Donating money to wear street clothes

Stu­dents from an UK school got to shed their uni­forms for a day, but it came at a price. Stu­dents had to donate to come into school in any street clothes, the money went to a char­ity that oper­ates a orphan­age in South Kenya.

From the Shield Gazette, writer Angela Reed explains the fundraiser.

Pupils at St Aloy­sius RC Infants in Heb­burn held a non-uniform day and raised £270 for The Akho­nya Trust, a Gateshead-based char­ity that sup­ports a rural area in west­ern Kenya.

It runs a home for 130 chil­dren orphaned by HIV/Aids and pays for cor­rec­tive surgery, such as club feet, cleft palate and bowed legs.

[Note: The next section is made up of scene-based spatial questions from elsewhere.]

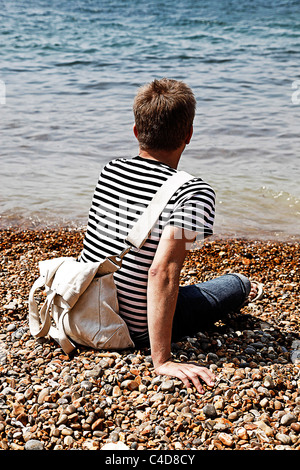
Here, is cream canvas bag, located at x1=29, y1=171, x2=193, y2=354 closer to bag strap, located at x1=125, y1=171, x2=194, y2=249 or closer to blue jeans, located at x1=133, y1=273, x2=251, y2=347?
bag strap, located at x1=125, y1=171, x2=194, y2=249

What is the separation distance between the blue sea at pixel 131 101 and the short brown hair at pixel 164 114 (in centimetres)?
330

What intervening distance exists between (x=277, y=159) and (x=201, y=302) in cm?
537

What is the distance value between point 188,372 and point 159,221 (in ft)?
2.71

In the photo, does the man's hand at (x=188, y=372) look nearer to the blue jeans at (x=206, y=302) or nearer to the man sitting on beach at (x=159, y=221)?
the man sitting on beach at (x=159, y=221)

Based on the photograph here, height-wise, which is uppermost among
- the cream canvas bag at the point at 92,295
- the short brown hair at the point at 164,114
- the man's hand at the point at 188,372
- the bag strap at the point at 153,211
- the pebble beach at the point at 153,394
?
the short brown hair at the point at 164,114

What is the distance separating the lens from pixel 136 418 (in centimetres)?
268

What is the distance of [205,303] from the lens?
3512mm

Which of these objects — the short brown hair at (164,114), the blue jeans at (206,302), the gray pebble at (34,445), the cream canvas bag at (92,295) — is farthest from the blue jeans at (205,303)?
the short brown hair at (164,114)

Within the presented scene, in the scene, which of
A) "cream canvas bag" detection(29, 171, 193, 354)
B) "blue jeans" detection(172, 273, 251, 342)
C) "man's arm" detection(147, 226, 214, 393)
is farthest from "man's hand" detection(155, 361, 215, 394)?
"blue jeans" detection(172, 273, 251, 342)

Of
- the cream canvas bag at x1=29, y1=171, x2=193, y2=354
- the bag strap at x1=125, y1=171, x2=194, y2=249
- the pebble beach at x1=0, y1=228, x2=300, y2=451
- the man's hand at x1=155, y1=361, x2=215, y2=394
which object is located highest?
the bag strap at x1=125, y1=171, x2=194, y2=249

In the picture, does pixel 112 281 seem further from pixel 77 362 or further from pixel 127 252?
pixel 77 362

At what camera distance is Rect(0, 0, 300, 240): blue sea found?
701 cm

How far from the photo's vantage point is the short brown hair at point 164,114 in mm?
2893

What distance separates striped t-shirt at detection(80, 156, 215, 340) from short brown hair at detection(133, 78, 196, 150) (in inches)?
5.3
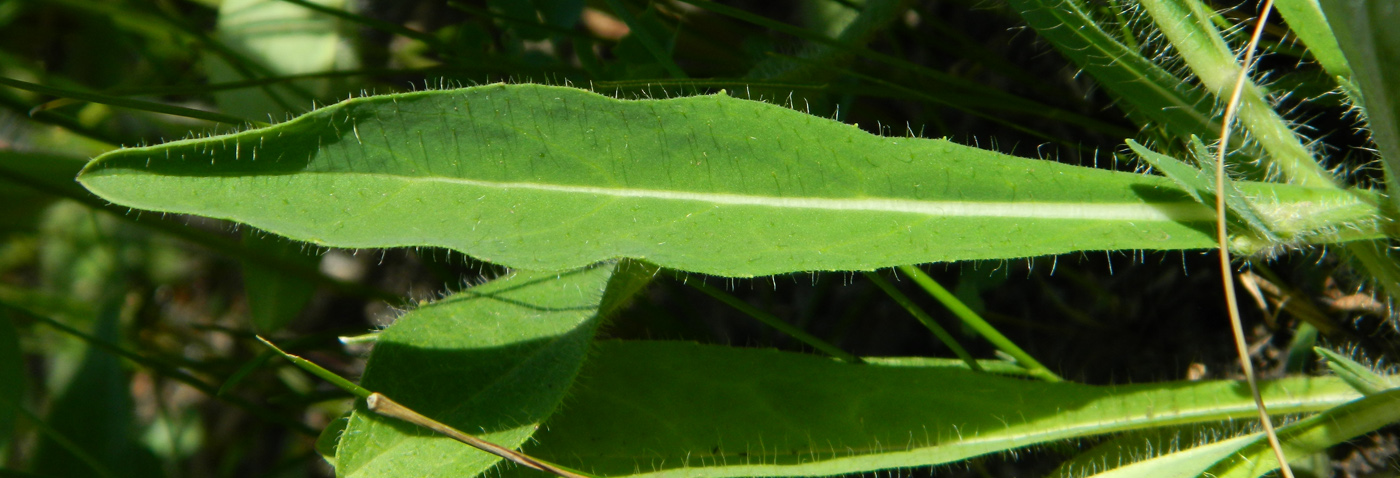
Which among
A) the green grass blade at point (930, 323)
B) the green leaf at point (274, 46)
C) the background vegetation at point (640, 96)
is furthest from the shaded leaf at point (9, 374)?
the green grass blade at point (930, 323)

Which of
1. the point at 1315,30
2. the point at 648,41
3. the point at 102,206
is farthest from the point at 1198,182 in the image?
the point at 102,206

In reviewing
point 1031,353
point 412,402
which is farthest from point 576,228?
point 1031,353

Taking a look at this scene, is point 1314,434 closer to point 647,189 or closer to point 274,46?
point 647,189

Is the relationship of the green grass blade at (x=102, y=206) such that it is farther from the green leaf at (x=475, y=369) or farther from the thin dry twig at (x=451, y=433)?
the thin dry twig at (x=451, y=433)

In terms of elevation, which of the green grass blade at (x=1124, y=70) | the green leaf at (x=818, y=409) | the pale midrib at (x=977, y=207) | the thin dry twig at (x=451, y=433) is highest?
the green grass blade at (x=1124, y=70)

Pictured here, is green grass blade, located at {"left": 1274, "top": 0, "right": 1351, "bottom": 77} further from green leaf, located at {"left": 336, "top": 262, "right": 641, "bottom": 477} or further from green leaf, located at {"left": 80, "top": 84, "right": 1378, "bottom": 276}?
green leaf, located at {"left": 336, "top": 262, "right": 641, "bottom": 477}

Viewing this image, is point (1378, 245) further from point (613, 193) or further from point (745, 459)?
point (613, 193)
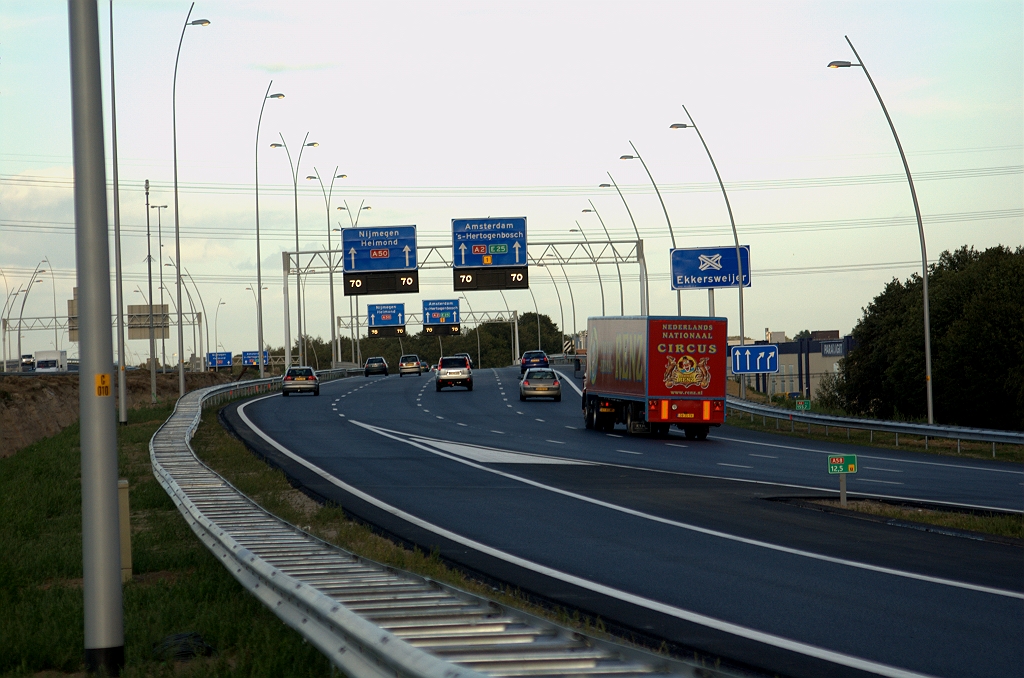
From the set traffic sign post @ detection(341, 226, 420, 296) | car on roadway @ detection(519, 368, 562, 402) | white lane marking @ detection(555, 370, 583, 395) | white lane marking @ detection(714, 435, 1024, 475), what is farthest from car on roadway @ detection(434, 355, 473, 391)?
white lane marking @ detection(714, 435, 1024, 475)

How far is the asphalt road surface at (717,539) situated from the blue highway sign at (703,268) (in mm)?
19571

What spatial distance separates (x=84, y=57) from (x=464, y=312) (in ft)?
416

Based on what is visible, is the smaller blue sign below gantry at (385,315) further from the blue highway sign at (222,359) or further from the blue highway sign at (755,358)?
the blue highway sign at (755,358)

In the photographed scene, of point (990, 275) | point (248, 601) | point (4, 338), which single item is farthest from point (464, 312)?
point (248, 601)

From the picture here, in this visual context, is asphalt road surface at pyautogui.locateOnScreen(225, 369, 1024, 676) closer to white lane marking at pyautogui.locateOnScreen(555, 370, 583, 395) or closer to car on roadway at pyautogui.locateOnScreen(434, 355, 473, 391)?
white lane marking at pyautogui.locateOnScreen(555, 370, 583, 395)

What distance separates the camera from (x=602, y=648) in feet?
20.2

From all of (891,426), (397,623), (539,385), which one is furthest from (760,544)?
(539,385)

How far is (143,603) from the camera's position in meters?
11.0

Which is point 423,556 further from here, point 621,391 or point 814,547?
point 621,391

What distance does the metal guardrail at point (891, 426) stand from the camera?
1211 inches

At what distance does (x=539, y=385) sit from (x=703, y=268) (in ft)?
32.1

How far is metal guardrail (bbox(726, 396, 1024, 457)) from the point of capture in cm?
3077

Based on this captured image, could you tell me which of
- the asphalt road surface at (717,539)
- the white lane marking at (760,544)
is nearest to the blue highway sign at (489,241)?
the asphalt road surface at (717,539)

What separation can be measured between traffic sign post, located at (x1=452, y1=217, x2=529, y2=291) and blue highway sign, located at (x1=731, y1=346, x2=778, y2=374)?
98.0ft
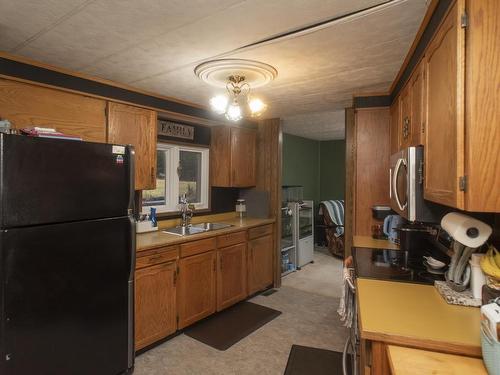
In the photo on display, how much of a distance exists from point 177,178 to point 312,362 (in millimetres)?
2335

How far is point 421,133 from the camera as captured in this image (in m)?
1.69

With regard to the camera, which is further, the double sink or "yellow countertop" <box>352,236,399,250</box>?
the double sink

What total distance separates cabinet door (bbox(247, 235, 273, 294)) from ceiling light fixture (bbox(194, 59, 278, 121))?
1832 mm

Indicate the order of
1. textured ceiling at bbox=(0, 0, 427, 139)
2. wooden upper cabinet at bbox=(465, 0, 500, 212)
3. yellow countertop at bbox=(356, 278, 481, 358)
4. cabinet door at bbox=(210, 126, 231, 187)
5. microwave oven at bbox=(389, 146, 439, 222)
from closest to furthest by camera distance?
1. wooden upper cabinet at bbox=(465, 0, 500, 212)
2. yellow countertop at bbox=(356, 278, 481, 358)
3. textured ceiling at bbox=(0, 0, 427, 139)
4. microwave oven at bbox=(389, 146, 439, 222)
5. cabinet door at bbox=(210, 126, 231, 187)

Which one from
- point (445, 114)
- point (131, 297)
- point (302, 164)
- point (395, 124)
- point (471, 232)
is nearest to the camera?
point (445, 114)

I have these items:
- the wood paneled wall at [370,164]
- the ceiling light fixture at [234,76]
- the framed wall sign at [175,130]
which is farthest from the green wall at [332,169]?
the ceiling light fixture at [234,76]

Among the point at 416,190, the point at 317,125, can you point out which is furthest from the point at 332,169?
the point at 416,190

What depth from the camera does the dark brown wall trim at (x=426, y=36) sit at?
137cm

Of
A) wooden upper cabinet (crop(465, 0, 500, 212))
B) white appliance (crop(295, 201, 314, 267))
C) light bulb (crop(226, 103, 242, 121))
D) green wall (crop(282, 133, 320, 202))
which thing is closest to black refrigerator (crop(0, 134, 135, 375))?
light bulb (crop(226, 103, 242, 121))

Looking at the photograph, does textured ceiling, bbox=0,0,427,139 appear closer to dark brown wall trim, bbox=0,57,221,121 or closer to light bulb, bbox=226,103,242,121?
dark brown wall trim, bbox=0,57,221,121

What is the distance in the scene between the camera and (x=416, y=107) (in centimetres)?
187

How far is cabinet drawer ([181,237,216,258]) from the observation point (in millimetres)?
2834

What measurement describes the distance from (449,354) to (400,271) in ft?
2.80

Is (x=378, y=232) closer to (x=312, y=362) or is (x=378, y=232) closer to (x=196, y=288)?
(x=312, y=362)
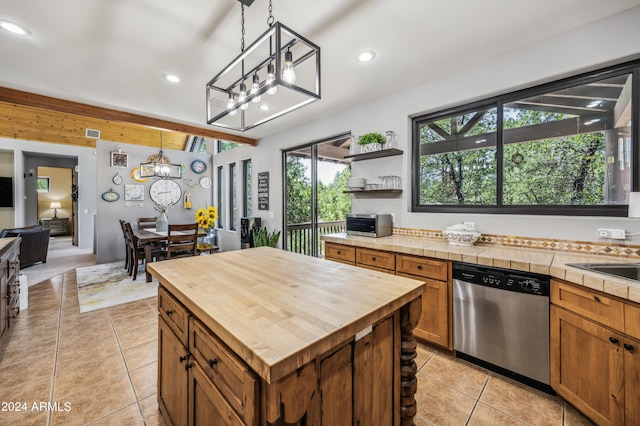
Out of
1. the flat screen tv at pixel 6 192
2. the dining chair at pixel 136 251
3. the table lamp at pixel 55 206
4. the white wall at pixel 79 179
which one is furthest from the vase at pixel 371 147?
the table lamp at pixel 55 206

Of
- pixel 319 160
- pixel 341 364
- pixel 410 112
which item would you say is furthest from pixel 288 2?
pixel 319 160

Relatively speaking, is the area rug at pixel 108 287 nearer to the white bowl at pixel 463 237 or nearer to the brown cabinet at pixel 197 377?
the brown cabinet at pixel 197 377

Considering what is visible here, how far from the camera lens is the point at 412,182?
3.16 meters

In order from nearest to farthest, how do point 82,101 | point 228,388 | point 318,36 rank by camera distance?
point 228,388
point 318,36
point 82,101

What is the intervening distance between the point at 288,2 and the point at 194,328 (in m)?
2.07

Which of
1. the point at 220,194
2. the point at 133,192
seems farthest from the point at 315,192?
the point at 133,192

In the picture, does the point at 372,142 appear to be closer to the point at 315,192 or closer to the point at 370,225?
the point at 370,225

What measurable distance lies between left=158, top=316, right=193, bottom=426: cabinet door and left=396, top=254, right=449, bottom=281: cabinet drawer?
1.88 metres

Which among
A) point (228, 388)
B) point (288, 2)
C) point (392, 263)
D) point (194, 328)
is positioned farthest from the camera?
point (392, 263)

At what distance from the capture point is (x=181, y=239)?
4.34m

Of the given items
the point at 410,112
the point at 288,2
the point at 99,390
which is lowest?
the point at 99,390

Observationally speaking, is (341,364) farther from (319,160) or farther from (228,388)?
(319,160)

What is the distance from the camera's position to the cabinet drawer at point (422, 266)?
7.32ft

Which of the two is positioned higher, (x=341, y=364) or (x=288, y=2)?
(x=288, y=2)
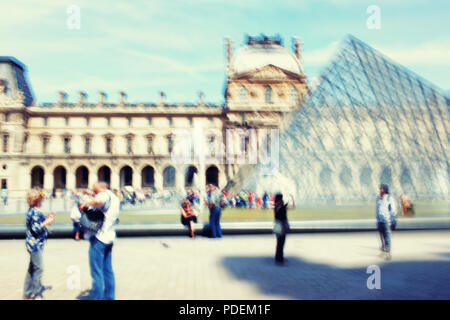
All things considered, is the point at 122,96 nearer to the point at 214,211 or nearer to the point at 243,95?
the point at 243,95

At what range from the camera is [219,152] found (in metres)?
49.4

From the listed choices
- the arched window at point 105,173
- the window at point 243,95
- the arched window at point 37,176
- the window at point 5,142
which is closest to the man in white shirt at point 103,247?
the window at point 243,95

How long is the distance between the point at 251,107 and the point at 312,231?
37.9 m

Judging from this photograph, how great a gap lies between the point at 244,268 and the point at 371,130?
11.2 metres

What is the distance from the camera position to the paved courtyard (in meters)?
5.31

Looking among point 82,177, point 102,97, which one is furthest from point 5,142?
point 102,97

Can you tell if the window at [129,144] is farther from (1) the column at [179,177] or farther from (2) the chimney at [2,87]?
(2) the chimney at [2,87]

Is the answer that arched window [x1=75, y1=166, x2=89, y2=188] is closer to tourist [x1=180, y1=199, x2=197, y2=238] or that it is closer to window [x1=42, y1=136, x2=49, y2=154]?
window [x1=42, y1=136, x2=49, y2=154]

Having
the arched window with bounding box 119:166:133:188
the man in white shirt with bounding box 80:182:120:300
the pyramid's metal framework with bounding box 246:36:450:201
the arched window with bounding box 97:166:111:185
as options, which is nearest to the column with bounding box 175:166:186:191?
the arched window with bounding box 119:166:133:188

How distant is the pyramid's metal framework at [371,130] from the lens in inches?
605

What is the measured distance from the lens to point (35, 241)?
5.22 metres

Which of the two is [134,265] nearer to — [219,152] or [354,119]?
[354,119]

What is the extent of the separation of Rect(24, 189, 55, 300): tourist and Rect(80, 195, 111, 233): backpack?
2.08ft
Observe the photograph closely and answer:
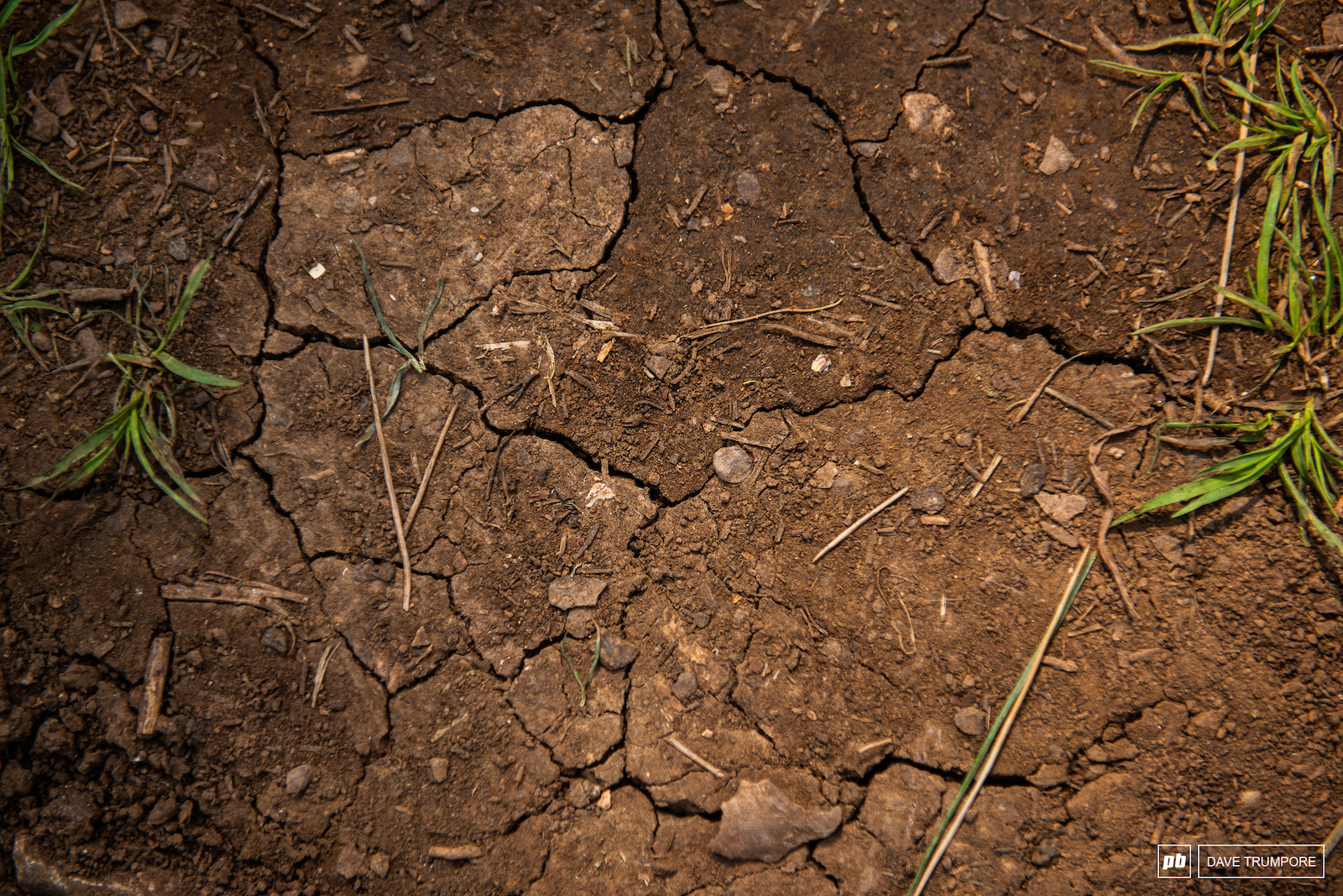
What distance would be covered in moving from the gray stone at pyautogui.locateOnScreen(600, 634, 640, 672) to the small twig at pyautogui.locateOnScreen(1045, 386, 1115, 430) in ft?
5.23

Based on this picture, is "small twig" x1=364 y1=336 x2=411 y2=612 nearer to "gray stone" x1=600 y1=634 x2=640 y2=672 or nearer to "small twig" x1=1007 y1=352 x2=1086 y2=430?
"gray stone" x1=600 y1=634 x2=640 y2=672

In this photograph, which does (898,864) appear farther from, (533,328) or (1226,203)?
(1226,203)

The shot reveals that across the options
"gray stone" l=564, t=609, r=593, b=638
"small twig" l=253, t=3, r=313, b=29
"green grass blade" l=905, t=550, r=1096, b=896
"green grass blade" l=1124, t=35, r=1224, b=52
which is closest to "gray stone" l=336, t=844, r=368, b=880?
"gray stone" l=564, t=609, r=593, b=638

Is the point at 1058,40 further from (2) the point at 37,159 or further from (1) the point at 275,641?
(2) the point at 37,159

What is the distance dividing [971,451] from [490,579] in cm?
162

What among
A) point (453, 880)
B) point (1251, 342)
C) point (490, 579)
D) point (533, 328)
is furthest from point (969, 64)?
point (453, 880)

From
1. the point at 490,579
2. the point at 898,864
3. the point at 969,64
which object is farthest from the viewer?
the point at 969,64

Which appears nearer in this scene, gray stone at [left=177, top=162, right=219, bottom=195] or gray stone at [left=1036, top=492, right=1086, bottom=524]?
gray stone at [left=1036, top=492, right=1086, bottom=524]

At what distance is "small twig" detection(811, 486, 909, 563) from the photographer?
7.31ft

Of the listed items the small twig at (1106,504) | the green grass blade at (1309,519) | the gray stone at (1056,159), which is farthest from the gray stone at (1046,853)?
the gray stone at (1056,159)

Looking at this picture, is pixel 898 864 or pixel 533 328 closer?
pixel 898 864

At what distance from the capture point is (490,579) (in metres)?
2.22

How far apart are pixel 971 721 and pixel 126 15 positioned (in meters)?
3.65

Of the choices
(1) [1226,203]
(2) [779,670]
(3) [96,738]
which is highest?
(1) [1226,203]
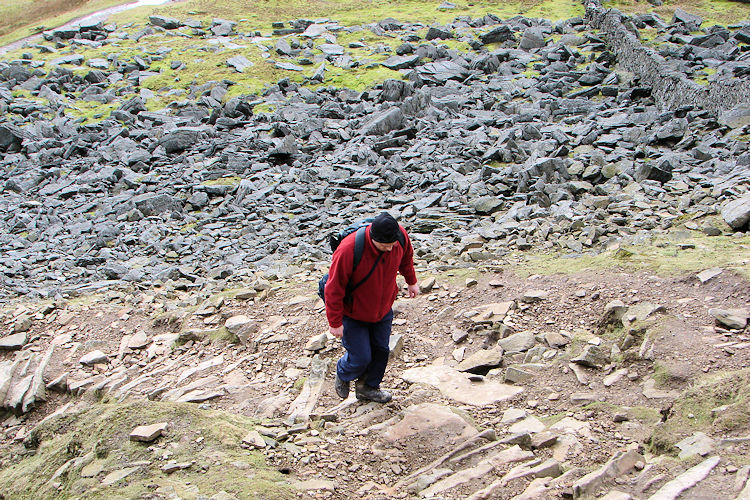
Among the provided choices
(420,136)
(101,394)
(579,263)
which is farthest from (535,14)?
(101,394)

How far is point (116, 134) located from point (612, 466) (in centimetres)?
2364

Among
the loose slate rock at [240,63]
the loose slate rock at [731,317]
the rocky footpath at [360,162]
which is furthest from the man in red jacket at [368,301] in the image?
the loose slate rock at [240,63]

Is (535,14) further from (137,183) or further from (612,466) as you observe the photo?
(612,466)

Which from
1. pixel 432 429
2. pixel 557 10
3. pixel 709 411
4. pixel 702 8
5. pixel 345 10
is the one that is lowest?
pixel 432 429

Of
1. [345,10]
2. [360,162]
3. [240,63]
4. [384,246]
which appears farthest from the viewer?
[345,10]

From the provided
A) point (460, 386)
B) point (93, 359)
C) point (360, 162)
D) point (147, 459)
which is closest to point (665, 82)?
point (360, 162)

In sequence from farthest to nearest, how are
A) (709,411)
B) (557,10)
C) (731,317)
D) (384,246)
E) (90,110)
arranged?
(557,10)
(90,110)
(731,317)
(384,246)
(709,411)

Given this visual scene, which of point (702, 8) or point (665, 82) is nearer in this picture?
point (665, 82)

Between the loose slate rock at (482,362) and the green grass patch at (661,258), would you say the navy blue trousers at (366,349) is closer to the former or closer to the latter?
the loose slate rock at (482,362)

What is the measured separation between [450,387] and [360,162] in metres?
13.2

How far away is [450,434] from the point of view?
624 centimetres

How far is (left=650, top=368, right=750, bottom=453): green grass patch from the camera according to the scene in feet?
17.9

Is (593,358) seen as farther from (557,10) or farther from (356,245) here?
(557,10)

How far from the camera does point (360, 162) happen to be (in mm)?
19750
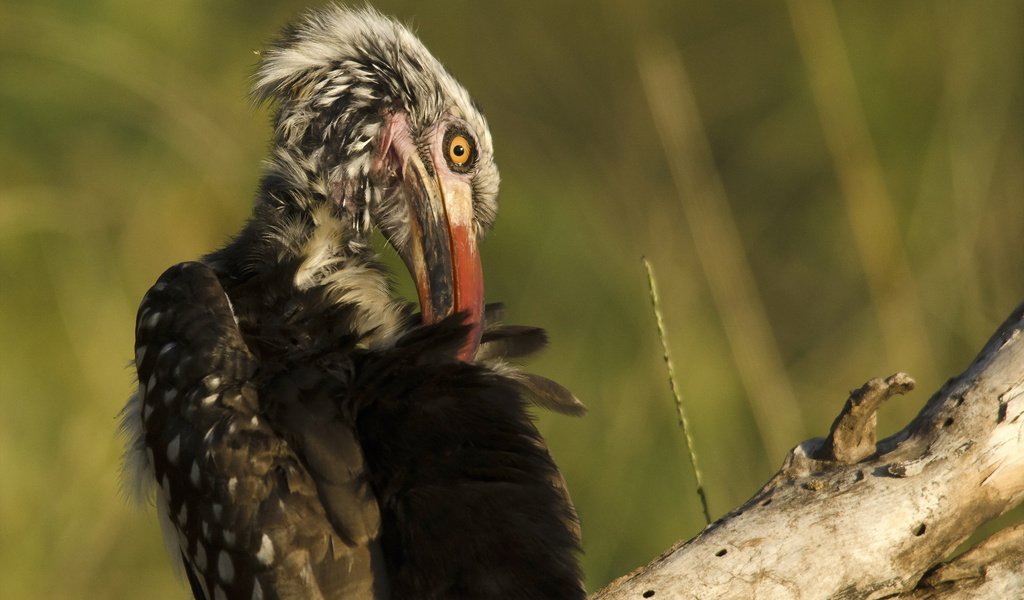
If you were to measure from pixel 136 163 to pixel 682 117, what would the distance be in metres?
2.33

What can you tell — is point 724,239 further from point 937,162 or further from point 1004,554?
point 1004,554

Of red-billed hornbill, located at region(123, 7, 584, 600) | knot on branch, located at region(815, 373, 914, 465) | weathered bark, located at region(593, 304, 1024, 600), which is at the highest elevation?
red-billed hornbill, located at region(123, 7, 584, 600)

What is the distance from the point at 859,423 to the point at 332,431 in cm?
112

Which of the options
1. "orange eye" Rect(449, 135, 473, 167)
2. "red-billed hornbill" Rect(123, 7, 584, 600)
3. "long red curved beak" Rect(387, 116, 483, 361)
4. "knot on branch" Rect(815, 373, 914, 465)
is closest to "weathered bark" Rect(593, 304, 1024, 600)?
"knot on branch" Rect(815, 373, 914, 465)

It also sup­ports an organ­i­sa­tion called SAIPEH (Sup­port Activ­i­ties in Poverty Erad­i­ca­tion and Health), which has just set up a feed­ing cen­tre in a small vil­lage called Manyasa.

The money raised by the school allowed the Trust to buy a pure-bred cow and a goat for the feed­ing cen­tre, which pro­vides 30 orphans with two basic meals a day.

The goat has been named Aaron, after five-year-old pupil Aaron McDow­ell, who donated all his savings.

The chil­dren were asked to come up with a name for the cow and agreed on Milky.